Oddly, I knew Jojo before we freakishly ended up in the same small unit.  Both teenage extras in an astronomy program about how stars are born.  Most of us were little red, orange or yellow stars and we sang comic songs.  The one I like best was

“My old man’s a dustcloud”.

I was a modest G-type star like the sun of Old Earth.  Jojo was a huge and greedy star that lived fast, died early and made a beautiful stellar corpse.  And then in a ghostly voice she said the lines she could not have composed, but that included her very smart passing remark:

“My fiery death gives birth to elements that normal stars would never make.  The ashes of my brief existence sends forth iron, silicon, calcium and gold, so that new worlds and new life can be made.”

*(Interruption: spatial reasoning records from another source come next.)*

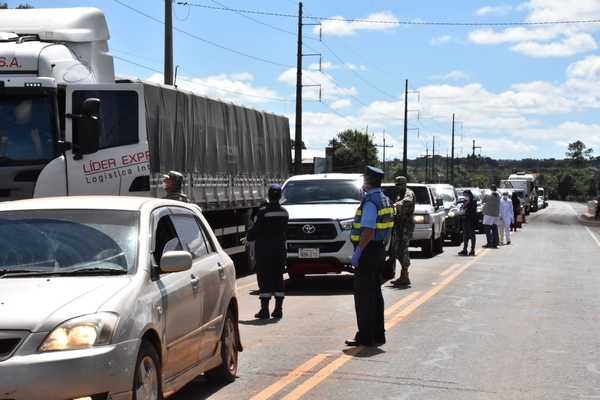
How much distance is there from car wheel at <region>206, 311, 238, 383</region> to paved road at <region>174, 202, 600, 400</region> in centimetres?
10

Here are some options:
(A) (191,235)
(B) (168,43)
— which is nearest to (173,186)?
(A) (191,235)

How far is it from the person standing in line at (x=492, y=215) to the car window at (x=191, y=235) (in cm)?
2231

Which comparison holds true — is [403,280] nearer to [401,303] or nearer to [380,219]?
[401,303]

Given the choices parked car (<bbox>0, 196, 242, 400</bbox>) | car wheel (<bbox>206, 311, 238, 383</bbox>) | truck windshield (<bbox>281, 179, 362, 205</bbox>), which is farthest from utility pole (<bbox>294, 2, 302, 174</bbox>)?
parked car (<bbox>0, 196, 242, 400</bbox>)

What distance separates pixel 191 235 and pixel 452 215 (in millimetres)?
24006

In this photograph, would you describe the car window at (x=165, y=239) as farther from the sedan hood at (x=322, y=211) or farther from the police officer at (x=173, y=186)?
the sedan hood at (x=322, y=211)

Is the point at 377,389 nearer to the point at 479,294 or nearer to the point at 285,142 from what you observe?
the point at 479,294

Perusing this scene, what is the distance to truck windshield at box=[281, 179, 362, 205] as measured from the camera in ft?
56.3

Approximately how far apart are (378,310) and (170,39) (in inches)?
619

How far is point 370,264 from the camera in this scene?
10352mm

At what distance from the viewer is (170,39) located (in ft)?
81.1

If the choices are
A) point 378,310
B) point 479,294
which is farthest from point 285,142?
point 378,310

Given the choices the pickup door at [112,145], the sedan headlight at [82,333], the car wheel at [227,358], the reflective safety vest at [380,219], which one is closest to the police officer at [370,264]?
the reflective safety vest at [380,219]

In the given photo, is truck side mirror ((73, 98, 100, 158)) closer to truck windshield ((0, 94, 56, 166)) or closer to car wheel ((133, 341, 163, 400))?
truck windshield ((0, 94, 56, 166))
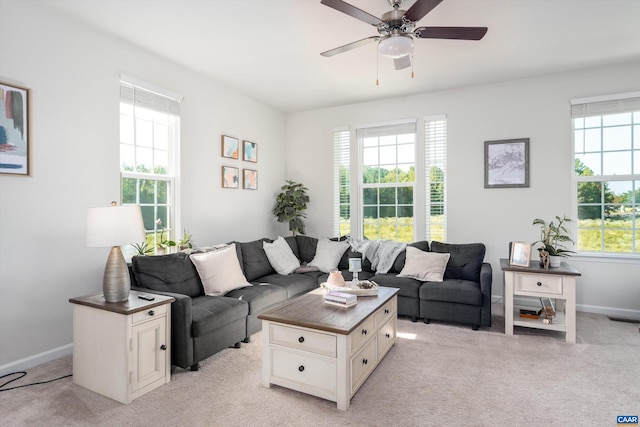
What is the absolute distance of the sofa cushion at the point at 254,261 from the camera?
4098 mm

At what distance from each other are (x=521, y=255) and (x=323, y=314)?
7.56ft

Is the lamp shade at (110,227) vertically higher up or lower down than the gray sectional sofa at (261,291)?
higher up

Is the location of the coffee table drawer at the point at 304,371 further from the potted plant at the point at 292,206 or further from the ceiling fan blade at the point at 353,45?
the potted plant at the point at 292,206

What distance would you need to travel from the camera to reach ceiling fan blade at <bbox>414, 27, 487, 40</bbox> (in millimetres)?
2504

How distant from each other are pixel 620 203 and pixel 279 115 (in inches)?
191

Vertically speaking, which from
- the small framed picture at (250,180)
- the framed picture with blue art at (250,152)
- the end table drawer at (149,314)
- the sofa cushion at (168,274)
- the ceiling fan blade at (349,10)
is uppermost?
the ceiling fan blade at (349,10)

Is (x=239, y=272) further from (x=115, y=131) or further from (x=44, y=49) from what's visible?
(x=44, y=49)

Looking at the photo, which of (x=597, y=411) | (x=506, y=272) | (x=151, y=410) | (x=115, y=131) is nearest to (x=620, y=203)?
(x=506, y=272)

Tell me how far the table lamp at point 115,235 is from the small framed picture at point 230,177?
2.23 metres

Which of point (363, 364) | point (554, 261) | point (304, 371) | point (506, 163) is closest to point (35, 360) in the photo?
point (304, 371)

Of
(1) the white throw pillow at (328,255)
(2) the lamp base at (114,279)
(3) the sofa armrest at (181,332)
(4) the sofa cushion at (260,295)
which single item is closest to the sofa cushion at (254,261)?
(4) the sofa cushion at (260,295)

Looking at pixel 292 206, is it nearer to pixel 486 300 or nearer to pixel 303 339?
pixel 486 300

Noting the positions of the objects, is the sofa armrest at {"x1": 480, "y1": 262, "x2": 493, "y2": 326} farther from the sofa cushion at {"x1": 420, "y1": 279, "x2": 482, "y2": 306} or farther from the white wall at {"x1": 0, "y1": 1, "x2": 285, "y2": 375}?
the white wall at {"x1": 0, "y1": 1, "x2": 285, "y2": 375}

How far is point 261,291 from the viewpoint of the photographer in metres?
3.56
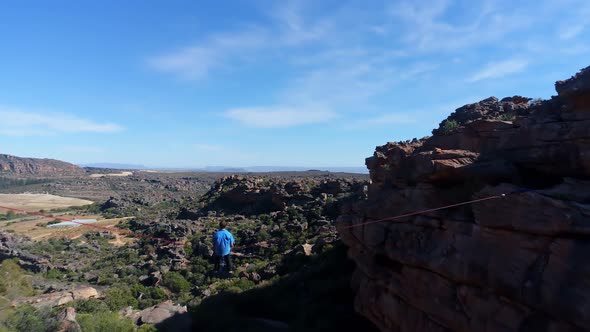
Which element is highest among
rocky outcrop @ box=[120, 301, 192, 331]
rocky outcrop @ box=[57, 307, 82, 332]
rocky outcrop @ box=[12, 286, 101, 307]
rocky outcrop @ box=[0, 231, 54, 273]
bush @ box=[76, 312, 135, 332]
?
rocky outcrop @ box=[57, 307, 82, 332]

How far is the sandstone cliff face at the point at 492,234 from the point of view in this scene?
716 centimetres

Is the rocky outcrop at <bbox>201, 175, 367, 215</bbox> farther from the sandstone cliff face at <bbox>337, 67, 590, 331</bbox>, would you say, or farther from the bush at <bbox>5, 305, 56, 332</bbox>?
the bush at <bbox>5, 305, 56, 332</bbox>

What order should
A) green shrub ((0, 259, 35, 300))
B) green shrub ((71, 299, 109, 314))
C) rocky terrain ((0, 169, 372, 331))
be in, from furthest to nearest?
green shrub ((71, 299, 109, 314)) < green shrub ((0, 259, 35, 300)) < rocky terrain ((0, 169, 372, 331))

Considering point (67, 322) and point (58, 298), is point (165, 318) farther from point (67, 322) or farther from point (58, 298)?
point (58, 298)

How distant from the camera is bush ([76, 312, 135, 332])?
→ 41.4 ft

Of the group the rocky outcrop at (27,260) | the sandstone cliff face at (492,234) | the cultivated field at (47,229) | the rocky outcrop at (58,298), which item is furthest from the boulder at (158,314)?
the cultivated field at (47,229)

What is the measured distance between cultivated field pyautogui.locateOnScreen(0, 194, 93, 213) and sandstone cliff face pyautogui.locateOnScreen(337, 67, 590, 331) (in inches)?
4749

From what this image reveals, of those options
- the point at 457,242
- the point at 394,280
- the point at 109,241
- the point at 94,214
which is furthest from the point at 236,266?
the point at 94,214

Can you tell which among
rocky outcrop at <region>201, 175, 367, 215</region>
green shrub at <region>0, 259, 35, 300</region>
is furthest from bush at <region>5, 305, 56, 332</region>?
rocky outcrop at <region>201, 175, 367, 215</region>

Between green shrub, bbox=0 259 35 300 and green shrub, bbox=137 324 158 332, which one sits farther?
green shrub, bbox=0 259 35 300

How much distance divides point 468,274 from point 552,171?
10.1 ft

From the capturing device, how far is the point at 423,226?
35.2ft

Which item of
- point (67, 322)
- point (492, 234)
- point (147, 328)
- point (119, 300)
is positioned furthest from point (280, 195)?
point (492, 234)

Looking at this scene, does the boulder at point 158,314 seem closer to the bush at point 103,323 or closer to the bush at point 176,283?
the bush at point 103,323
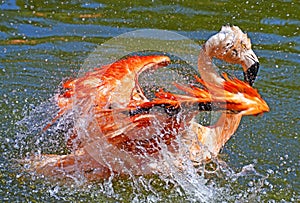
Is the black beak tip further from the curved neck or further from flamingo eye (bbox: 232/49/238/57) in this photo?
the curved neck

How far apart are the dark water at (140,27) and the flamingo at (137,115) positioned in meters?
0.23

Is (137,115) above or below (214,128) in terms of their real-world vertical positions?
above

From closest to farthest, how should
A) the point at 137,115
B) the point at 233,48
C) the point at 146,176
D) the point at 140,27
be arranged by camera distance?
the point at 137,115, the point at 233,48, the point at 146,176, the point at 140,27

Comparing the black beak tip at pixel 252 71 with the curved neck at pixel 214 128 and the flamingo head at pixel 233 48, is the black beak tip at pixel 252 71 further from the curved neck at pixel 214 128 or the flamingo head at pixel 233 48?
the curved neck at pixel 214 128

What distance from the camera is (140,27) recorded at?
284 inches

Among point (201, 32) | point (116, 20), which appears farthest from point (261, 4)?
point (116, 20)

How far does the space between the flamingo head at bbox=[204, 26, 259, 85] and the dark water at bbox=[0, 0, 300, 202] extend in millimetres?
808

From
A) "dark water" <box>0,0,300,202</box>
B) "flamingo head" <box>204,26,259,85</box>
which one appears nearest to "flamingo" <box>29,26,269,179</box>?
Answer: "flamingo head" <box>204,26,259,85</box>

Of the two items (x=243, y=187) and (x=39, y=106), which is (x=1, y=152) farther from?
(x=243, y=187)

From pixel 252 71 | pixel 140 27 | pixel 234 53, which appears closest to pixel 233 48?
pixel 234 53

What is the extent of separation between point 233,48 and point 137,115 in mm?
890

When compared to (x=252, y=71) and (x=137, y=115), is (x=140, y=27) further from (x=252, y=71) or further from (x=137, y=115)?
(x=137, y=115)

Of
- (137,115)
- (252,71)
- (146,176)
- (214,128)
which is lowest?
(146,176)

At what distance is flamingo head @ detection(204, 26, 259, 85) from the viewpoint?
446 centimetres
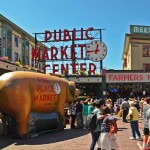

That she would do something like that in real life, I never expected.  Though I had expected her to die young.

But Jojo was lucky, or maybe one of Fortune’s Favourites.  The shielded anti-matter bomb was a superior Bunker Buster: most of the blast was directed forward.  Jojo shooting from behind survived, and lived to become the First Hyperpilot, a big hero.  But I never did like her, and we’ve not kept in touch.